The Move server needs to monitor the current position of the vehicle. It does this by querying the GPSINS server in order to determine how close the vehicle is to the target distance.

In addition, the Move server continually monitors the VORAD as a failsafe against collision. In the event that the map server did not see an obstacle but the VORAD does, the Move server will make an emergency stop.

*** Q: What happens after an emergency stop? Do we simply do a warm reset and start over, or do we keep the state that we made an emergency stop and let the higher level servers decide what to do about it?


// Move command message
struct MsgMOVE: public MsgBase {

	    static const uint32_t k_msgtype = char4('M','V','M','O');
	    float	distance;		// distance to travel (in meters)
	    float	maxspeed;		// maximum speed limit (in meters/sec)
	    float	curvature;		// 1/r, r=radius of curvature (in meters^-1)
					   	// by convention:
					   	//	zero means straight ahead
					   	//	negative means turn left
					   	//	positive means turn right

// Move in REVERSE command message

struct MsgREVERSE: public MsgBase {
       static const uint32_t k_msgtype = char4('M','V','R','E');
	    float	distance;		// distance to travel (in meters)
	    float	maxspeed;		// maximum speed limit (in meters/sec)
	    float	curvature;		// 1/r, r=radius of curvature (in meters^-1)
				    	// by convention:
					   	//	zero means straight ahead
					   	//	negative means turn left
					   	//	positive means turn right

// Stop command message
struct MsgSTOP: public MsgBase {

	    static const uint32_t k_msgtype = char4('M','V','S','T');

FIGURE 2 - Move server messages

Dynamics Model

The Move server must incorporate at least a simple model of the vehicle dynamics in order to determine movement safety.
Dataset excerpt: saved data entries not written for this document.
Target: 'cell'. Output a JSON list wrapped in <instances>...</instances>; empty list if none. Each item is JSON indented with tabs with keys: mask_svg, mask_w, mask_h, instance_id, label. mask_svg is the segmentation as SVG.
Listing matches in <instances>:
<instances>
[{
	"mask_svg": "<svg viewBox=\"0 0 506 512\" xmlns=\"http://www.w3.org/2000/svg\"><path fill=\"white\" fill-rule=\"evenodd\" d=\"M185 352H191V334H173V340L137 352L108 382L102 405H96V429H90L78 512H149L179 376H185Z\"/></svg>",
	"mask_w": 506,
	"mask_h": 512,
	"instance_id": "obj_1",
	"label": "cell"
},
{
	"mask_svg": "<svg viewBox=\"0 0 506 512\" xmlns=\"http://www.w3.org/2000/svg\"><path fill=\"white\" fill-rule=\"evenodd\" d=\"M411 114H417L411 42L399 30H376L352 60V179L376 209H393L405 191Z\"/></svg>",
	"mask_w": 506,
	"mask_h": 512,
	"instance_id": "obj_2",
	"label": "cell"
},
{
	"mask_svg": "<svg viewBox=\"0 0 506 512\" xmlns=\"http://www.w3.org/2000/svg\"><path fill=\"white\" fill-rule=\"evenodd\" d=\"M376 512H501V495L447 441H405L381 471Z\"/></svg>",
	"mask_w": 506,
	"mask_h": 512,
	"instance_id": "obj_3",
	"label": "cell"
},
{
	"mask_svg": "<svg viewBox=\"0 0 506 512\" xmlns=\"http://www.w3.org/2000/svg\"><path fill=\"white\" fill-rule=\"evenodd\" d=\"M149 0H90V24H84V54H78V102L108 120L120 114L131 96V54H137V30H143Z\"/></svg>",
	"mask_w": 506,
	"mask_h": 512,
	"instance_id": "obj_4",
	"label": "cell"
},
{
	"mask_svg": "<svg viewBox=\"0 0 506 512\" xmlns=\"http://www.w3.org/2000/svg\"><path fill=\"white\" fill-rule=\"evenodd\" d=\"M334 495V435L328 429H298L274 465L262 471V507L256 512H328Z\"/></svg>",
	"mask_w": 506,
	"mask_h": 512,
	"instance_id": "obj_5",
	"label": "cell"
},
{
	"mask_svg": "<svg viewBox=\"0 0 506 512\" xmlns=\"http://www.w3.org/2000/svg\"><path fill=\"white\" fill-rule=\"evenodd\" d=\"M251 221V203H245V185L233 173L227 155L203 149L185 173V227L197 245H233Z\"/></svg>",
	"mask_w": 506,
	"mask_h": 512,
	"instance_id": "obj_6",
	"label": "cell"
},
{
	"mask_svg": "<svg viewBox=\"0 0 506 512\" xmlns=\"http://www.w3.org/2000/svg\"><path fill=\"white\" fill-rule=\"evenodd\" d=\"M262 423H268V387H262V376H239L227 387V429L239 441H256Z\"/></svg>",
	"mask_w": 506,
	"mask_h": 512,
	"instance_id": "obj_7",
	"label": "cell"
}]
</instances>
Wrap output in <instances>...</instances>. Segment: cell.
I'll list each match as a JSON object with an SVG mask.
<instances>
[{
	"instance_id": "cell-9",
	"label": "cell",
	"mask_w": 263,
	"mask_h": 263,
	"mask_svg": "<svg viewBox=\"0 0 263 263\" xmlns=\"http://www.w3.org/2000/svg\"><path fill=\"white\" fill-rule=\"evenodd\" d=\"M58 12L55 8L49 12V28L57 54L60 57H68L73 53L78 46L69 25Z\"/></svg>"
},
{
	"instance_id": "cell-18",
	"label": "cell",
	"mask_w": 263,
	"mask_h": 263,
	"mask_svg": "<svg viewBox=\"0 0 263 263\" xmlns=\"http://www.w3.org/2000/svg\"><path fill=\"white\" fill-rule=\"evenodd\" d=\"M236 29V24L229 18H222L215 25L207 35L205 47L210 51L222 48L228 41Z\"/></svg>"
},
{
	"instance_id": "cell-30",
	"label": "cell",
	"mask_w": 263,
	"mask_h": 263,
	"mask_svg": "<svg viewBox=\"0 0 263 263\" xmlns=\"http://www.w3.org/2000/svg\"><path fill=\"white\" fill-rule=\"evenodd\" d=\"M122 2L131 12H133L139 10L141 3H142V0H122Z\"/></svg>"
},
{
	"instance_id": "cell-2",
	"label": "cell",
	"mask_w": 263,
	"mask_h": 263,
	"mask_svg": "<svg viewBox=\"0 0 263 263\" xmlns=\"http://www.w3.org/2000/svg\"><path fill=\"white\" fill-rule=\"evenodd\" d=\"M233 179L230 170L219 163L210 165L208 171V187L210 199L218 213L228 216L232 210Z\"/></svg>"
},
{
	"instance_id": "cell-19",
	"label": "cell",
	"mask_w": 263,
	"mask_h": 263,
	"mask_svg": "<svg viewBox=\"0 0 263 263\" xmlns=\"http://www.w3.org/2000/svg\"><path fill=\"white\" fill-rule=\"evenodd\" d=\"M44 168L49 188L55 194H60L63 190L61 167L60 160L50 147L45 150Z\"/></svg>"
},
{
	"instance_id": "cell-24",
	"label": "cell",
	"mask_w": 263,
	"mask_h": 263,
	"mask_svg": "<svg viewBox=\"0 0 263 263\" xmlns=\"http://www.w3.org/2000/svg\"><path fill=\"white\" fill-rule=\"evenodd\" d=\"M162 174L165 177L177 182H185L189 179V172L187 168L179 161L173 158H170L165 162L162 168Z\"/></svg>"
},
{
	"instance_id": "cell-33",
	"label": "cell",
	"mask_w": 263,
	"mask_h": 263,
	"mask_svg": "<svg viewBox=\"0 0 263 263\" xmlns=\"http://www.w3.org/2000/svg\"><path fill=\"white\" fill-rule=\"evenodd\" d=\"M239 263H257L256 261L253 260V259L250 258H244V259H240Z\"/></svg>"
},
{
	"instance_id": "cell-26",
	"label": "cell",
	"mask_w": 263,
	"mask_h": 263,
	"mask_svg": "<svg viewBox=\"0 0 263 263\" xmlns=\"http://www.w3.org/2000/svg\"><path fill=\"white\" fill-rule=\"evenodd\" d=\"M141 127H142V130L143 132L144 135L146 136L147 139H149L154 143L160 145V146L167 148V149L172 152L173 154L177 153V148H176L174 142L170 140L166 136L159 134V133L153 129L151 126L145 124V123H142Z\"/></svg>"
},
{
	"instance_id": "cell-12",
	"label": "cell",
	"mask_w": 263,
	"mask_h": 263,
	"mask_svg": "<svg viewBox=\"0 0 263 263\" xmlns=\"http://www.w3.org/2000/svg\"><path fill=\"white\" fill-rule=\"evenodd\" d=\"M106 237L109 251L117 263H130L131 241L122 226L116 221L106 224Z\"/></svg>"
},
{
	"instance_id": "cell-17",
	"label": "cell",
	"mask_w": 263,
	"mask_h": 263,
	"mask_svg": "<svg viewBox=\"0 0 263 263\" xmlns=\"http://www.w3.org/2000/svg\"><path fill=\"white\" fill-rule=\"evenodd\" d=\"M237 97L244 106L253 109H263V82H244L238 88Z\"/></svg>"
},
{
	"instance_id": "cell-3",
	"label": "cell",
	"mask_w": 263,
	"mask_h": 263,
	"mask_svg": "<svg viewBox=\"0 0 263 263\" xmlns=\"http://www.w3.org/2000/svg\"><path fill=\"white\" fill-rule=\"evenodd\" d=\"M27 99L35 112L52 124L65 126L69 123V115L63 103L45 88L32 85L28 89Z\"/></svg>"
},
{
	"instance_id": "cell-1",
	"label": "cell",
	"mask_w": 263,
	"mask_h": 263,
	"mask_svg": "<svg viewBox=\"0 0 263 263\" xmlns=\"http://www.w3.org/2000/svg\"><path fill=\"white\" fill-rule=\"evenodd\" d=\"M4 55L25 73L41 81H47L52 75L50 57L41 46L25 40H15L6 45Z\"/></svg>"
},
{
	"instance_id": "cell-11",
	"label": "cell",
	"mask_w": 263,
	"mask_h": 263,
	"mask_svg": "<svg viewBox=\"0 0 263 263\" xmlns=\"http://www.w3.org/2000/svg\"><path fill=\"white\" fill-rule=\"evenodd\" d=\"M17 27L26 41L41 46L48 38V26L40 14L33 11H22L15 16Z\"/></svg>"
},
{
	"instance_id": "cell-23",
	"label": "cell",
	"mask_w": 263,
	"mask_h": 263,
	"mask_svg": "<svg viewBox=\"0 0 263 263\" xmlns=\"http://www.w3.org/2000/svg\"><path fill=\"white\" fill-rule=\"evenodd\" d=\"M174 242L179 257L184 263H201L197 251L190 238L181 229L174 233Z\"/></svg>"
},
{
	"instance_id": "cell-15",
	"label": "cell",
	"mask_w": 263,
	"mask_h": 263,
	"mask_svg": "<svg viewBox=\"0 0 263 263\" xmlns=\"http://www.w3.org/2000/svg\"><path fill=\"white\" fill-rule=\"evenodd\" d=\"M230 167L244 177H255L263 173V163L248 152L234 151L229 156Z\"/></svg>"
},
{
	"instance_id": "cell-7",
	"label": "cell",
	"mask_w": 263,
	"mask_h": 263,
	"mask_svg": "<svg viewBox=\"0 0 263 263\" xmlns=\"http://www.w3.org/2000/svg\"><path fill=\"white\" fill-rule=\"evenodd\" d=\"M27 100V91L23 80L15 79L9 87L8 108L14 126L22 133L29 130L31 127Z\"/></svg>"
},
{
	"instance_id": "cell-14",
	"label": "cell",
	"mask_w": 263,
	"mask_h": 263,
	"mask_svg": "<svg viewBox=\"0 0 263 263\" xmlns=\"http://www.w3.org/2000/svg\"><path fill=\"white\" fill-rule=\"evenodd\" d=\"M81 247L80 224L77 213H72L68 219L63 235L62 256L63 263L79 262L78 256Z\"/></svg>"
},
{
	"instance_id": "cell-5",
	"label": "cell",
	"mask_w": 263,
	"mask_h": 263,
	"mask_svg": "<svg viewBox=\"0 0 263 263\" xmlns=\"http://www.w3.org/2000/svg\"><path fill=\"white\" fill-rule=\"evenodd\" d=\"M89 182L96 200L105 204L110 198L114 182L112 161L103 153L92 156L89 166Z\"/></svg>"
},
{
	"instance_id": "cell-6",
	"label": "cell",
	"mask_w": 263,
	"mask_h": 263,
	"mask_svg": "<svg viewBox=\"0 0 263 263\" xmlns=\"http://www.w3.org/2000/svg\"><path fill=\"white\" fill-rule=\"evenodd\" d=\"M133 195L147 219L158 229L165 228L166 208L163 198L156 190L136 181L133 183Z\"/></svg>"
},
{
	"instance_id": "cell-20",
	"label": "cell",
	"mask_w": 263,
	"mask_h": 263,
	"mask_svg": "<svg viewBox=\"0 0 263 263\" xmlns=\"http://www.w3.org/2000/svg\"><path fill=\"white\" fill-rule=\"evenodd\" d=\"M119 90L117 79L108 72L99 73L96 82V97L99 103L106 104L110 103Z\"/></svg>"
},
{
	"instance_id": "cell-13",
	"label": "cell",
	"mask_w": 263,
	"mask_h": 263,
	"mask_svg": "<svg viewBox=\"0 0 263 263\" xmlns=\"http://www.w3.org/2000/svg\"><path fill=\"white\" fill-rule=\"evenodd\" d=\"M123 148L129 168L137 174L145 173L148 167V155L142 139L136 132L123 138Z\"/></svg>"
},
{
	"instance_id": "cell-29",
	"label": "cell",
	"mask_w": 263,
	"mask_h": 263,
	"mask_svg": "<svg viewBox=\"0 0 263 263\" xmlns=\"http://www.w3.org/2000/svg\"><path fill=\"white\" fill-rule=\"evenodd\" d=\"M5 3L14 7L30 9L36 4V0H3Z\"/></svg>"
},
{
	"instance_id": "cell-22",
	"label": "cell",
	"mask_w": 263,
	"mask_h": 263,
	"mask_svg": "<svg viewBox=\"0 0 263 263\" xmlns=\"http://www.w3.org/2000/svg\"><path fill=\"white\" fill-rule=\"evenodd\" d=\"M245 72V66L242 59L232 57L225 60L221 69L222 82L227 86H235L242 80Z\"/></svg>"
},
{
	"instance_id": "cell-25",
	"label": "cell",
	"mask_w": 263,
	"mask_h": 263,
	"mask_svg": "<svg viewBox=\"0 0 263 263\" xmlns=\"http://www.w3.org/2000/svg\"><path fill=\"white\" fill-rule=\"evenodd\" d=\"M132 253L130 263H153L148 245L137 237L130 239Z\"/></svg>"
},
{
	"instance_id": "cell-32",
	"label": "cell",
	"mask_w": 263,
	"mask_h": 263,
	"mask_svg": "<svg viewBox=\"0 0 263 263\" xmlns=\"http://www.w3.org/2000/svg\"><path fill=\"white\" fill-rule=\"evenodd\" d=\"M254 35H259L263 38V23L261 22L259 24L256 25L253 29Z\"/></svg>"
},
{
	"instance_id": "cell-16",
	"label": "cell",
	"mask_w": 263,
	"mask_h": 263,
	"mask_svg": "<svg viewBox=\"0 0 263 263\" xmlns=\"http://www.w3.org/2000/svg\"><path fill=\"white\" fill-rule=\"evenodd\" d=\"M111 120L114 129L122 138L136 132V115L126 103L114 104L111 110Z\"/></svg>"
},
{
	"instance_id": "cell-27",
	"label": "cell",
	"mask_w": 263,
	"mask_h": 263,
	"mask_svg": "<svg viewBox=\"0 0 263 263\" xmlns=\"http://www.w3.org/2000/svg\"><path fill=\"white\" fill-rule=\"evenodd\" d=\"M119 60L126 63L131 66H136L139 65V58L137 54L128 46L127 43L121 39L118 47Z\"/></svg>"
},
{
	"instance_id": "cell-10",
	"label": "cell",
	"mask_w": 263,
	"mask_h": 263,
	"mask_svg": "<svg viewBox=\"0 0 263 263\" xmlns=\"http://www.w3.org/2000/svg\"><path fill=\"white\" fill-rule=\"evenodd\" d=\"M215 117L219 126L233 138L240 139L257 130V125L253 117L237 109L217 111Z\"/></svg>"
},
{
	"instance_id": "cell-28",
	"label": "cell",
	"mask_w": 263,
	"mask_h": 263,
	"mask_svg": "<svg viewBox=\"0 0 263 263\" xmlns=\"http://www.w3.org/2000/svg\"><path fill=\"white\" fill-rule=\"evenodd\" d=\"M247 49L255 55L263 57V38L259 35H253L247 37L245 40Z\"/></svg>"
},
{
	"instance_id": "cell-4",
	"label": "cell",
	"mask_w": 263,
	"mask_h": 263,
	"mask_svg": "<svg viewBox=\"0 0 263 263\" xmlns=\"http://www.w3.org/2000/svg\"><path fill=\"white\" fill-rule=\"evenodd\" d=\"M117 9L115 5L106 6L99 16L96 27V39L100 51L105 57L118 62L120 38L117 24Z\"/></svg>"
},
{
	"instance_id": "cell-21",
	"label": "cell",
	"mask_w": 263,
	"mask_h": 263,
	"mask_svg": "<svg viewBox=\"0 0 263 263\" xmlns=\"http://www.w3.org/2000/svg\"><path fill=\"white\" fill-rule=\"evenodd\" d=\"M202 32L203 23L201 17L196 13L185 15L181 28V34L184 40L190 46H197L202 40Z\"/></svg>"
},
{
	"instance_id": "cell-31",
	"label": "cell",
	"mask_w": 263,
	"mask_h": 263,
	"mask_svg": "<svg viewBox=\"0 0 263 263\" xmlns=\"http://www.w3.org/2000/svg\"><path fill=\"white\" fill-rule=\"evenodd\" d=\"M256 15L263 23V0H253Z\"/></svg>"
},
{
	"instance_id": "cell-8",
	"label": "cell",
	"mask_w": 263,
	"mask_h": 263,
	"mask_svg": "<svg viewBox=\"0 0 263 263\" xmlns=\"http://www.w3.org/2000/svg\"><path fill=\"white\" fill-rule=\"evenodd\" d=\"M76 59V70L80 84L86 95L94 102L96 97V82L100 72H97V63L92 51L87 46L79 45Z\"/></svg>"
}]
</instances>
At the very least we need pitch limits, maximum acceleration/deceleration rates, maximum turning rates. A more sophisticated model would include these as a function of speed, vehicle weight (vehicle gets lighter as fuel is consumed), lateral acceleration, etc.

Speed Server

The Move server does not issue commands to the Brake and Throttle servers directly, but through the Speed server, which provides a slightly higher level interface. The Speed server continually monitors its current speed.

	// Set vehicle speed        


	//		If "speed" is _higher_ than the current speed, vehicle will 
	//			accelerate at "rate" until its current speed matches "speed".
	//		If "speed" is _lower_ than the current speed, vehicle will 
	//			decelerate at "rate" until its current speed matches "speed".
	//			For speed enough values of "rate", the deceleration can be
	//			accomplished merely by reducing the pressure on the accelerator.
	//			For higher values, the deceleration must be accomplished by
	//			braking.
	//	 	If "speed" is the _same_ as the current speed, the message is ignored 

	struct MsgSetSpeed: public MsgBase {        
          static const uint32_t k_msgtype = char4('S','P','S','S');        
            float        speed;        // new speed (in meters/sec).  Always nonnegative.        
            float        acceleration; // acceleration (or deceleration) in meters/sec^2      
                                       // rate at which the vehicle should change its   
                                       // current speed to match the new speed.  
                                       // Always positive.